Restricted Cubic Spline

Cubic Spline Function

Suppose a continuous variable x is divided into three intervals at cutpoints a and b, a model can be built between y and x by assuming piecewise linear in which there is a linear relationship for each of three intervals but with different slope.

A cubic spline curve is a piecewise cubic curve with continuous second derivative. Instead of a linear line, a cubic polynomial has a good ability to model a non-linear relationship by fitting a curve. Meanwhile, a piecewise cubic spline is smooth on the joint points (cutpoints) by forcing the first and second derivatives to be same on the joint points.

A piecewise cubic spline with two cutpoints a and b on the x variable has 5 regression coefficients in the model related to the variable x.

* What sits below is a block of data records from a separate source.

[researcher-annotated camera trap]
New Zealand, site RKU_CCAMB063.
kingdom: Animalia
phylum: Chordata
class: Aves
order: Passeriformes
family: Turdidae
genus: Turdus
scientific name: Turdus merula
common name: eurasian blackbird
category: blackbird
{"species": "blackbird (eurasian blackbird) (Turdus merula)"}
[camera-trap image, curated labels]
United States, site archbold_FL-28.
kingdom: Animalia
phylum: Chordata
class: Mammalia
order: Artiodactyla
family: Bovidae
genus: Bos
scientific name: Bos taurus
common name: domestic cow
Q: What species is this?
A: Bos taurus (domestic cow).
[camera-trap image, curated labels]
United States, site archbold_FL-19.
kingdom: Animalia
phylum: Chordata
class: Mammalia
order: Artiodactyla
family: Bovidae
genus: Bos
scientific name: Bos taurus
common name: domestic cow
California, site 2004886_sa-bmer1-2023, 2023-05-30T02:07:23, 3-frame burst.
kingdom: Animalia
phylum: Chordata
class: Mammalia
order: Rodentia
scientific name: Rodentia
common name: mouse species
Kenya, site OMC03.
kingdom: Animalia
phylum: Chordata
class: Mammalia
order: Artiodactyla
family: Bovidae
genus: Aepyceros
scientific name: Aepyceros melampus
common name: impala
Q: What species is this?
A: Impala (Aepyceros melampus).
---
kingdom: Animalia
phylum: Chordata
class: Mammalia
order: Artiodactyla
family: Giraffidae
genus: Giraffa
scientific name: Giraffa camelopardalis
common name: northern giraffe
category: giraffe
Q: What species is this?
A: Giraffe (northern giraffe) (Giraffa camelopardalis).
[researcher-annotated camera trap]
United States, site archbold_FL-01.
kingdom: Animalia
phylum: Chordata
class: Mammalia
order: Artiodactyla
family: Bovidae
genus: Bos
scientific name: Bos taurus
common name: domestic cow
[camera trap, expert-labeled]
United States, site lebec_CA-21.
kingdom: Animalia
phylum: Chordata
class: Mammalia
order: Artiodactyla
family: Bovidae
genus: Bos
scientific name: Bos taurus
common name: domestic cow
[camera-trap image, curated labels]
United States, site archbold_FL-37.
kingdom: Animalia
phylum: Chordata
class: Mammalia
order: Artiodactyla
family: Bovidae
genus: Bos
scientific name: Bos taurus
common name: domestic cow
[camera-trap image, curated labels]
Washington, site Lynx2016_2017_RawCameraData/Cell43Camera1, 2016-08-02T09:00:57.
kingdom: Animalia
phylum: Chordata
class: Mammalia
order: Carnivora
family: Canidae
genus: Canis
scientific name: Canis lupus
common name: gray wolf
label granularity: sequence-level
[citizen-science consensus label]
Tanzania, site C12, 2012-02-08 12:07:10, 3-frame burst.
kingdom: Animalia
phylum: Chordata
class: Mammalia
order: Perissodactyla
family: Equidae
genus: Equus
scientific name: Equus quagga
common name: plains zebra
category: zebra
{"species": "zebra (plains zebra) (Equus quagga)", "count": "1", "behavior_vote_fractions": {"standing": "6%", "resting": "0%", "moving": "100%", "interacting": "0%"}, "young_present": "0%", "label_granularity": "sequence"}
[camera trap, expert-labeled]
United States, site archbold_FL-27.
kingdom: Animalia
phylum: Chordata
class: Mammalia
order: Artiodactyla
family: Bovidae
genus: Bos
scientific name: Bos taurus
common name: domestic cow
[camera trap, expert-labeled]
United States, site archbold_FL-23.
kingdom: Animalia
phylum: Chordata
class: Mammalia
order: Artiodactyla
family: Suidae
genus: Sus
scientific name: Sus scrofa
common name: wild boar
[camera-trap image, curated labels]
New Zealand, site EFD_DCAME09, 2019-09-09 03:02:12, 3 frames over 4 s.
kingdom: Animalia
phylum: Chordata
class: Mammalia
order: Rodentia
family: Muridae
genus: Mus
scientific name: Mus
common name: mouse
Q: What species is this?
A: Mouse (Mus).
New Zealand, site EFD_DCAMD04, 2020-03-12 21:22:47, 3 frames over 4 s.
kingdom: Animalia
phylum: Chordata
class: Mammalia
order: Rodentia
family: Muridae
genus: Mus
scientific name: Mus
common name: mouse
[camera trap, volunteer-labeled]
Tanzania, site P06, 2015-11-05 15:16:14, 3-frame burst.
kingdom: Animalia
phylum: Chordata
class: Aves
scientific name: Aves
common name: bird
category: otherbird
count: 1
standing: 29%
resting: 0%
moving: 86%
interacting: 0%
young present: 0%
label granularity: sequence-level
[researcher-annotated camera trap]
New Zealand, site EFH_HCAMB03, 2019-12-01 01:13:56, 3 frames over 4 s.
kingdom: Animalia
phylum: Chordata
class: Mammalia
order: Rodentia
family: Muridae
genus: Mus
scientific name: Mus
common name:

\[Y = \beta_0 + \beta_1X_1 + \beta_2X_2 + \beta_3X_3 + \beta_4X_4 + \beta_5X_5 + \cdots \beta_{\cdots}X_{\cdots}\]

  • \(X_1 = X\)
  • \(X_2 = X^2\)
  • \(X_3 = X^3\)
  • \(X_4 = (X-a)^3_+\), any value of X less than a is set as zero.
  • \(X_5 = (X-b)^3_+\), any value of X less than b is set as zero.
  • Notation
    • \(U_+ = 0\), if \(U <= 0\)
    • \(U_+ = U\), if \(U > 0\)

Restricted Cubic Spline

The restricted cubic spline restrains the functions to be linear before the first knot and after the last knot. It has only \(k - 1\) parameters must be estimated as opposed to \(k + 3\) parameters with unrestricted cubic spline where \(k\) is the number of knots.

\[f(X) = \beta_0 + \beta_1X_1 + \beta_2X_2 + ... + \beta_{[k-1]}X_{k-1}\] where \(X_1 = X\) and for \(j = 1,...,k-2\), \[X_{j+1} = (X-t_j)_+^3 - (X-t_{k-1})_+^3(t_k - t_j)/(t_k - t_{k-1}) + (X - t_k)_+^3(t_{k-1} - t_j)/(t_k - t_{k-1})\]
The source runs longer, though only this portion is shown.